Smith Contracting, of Butte, Mont., bid $1.22 million to reclaim about 150 acres of abandoned mine land in Ward County, about seven miles southwest of Velva, commission filings say. It is part of a larger area, covering about 1,100 acres, that must be reclaimed, commission documents say.

Commission staffers had estimated the job would cost $2.1 million. Cramer and Jim Deutsch, the director of the commission’s reclamation program, said officials contacted Smith after the bids were opened to make sure it was correct. Of the nine companies that competed for the work, the next highest bid was $1.7 million, Deutsch said.

The contract, which was awarded in April, said the reclamation work had to be finished by mid-October. Deutsch said only about 40 percent of the job is done. He said the company intends to stop work in a few days because it is losing money. Smith Contracting recently asked to be paid almost $3 million for the project, but the request was refused, Deutsch said.
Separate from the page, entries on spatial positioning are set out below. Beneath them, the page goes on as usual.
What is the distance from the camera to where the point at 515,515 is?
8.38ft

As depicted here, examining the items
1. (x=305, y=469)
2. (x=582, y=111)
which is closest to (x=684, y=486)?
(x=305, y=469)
Smith Contracting and its attorney did not respond to telephone messages left for comment. Deutsch said no contractor has walked away from a North Dakota reclamation job in at least 30 years. The Velva project represented Smith Contracting’s first reclamation work in North Dakota.

The job reclamation work involves filling in coal mining trenches and pits and smoothing out high walls of dirt left when huge trenches were dug to extract coal. The walls are covered with vegetation and pose a safety hazard. A hunter, or someone riding an all-terrain vehicle, could drive over a wall without realizing it was there and plummet 70 feet or more, Deutsch said.

The contract calls for moving 1.85 million cubic yards of dirt. In a memo to the commission, the company argued that the agency did not specify the meaning of “dirt” in its request for bids, and said soil that had been excavated and piled up during coal mining was much denser and harder to move than expected. Reclamation work has also been delayed by rain, the memo said.

Cramer said the commission was pondering its next steps. The company’s bond insurer may be asked to finance the project’s completion, Cramer said.

“The work that has been done to this point actually makes the public safer than they were prior to the project being started,” he said. “A lot of the work has been done, a lot of the high walls have been smoothed out.”